Toplumların yükselişi de çöküşü de adaletle başlar. Ancak çoğu zaman gözden kaçan bir gerçek vardır: Ahlâk olmadan adalet var olamaz. Çünkü adalet, yalnızca mahkeme salonlarında ya da kanun kitaplarında değil; bireylerin vicdanında, karakterinde ve davranışlarında filizlenir.
Bugün “adalet” kavramı çoğu zaman yasal bir meseleye indirgenmiş durumda. Oysa kanunlar tek başına adil bir toplum yaratmaya yetmez. Eğer kanunu uygulayan, kararı veren, gücü elinde tutan kişilerde ahlâkî bir pusula yoksa, en mükemmel yasalar bile zalimce sonuçlar doğurabilir. Adalet, ancak ahlâkla yoğrulmuş bir vicdanın ürünü olduğunda gerçek anlamına kavuşur.
Ahlâk Adaletin Vicdanıdır
Ahlâk, bireyin kendi iç mahkemesidir. İnsan, kimsenin görmediği yerde doğru olanı yapabiliyorsa, işte o zaman ahlâklıdır. Bu iç disiplin olmadan, dışarıdan dayatılan kurallar bir süre sonra şekilciliğe dönüşür.
Adaletin kökleri de işte bu iç disipline dayanır. Ahlâk çöktüğünde adalet biçimsel bir maskeye dönüşür; güçlülerin zayıfı ezdiği, çıkarların vicdanı bastırdığı bir düzen ortaya çıkar.
Farabî’nin ifadesiyle “erdemli şehir”, adaletin ve ahlâkın birlikte inşa edildiği yerdir. Aristoteles, adaleti “erdemlerin en yücesi” olarak tanımlar. Kant’a göre ise ahlâk, insanın kendine koyduğu yasadır; dış baskı olmadan doğruyu seçebilme yetisidir. Bu düşünürlerin ortak noktası, adaletin kaynağını dışsal otoritede değil, insanın içsel erdemlerinde aramalarıdır.
Ahlâksız Güç, Güçsüz Adalet
Günümüzde pek çok toplum, adalet krizinin ortasında. Hukukun üstünlüğü yerini kişisel çıkarların üstünlüğüne bıraktığında, ahlâksız güç adaleti boğuyor.

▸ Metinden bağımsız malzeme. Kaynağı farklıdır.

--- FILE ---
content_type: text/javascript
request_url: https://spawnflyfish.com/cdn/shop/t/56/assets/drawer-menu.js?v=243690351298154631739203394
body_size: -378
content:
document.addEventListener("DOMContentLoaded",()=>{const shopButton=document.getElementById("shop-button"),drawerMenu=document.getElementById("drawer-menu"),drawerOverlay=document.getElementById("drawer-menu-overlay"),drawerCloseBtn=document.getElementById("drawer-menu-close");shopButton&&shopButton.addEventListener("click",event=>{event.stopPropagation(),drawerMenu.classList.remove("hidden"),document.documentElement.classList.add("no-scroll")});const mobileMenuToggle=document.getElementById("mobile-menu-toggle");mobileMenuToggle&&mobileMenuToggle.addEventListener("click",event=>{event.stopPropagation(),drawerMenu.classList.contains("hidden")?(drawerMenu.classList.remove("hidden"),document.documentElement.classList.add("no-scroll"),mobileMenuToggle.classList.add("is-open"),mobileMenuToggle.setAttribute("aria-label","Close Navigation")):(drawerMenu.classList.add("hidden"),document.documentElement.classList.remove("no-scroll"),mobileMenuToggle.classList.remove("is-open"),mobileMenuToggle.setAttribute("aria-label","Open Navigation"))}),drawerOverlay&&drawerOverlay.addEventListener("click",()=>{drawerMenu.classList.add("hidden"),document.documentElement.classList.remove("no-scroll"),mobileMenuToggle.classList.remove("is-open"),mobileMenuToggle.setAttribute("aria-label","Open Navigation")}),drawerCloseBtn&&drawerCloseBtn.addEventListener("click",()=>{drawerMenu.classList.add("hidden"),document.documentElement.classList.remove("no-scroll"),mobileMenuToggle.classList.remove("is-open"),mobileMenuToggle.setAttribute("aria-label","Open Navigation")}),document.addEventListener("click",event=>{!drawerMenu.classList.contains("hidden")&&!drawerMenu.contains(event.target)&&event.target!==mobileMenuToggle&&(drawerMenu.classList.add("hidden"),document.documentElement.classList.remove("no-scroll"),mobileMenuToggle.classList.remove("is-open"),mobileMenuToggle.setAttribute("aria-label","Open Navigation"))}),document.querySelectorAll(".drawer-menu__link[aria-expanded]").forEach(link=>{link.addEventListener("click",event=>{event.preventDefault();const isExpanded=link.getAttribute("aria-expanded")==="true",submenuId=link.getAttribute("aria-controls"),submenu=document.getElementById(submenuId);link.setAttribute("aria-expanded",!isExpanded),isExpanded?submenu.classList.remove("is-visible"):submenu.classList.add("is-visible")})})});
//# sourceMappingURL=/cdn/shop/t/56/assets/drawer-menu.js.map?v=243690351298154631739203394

Adalet sisteminin düzgün işlemesi için sadece yasaların değil, o yasaları uygulayan insanların da ahlâklı olması gerekir. Ahlâksız bir adalet sistemi, suçu cezalandırırken bile haksızlık yapabilir.
Bugün bir ülkede adaletin tartışılıyor olması, aslında ahlâkın tartışılıyor olmasıdır. Çünkü yolsuzluğun, liyakatsizliğin, kayırmacılığın temelinde ahlâkî çürüme yatar. Bu çürüme topluma sirayet ettiğinde, adalet artık bir “ideal” değil, bir “iddia” haline gelir.
Sonuç Yerine: Vicdanı Olmayan Yasalar
Gerçek adalet, vicdanla başlar. Vicdanın olmadığı yerde yasa bile zalimleşir. Bu nedenle adil bir toplum kurmak istiyorsak önce ahlâkı yeniden inşa etmeliyiz — bireyde, ailede, kurumda, devlette.
Unutmayalım:
Ahlâk yoksa, adalet yoktur.
Çünkü ahlâksız adalet, adaletsizliğin en sofistike hâlidir.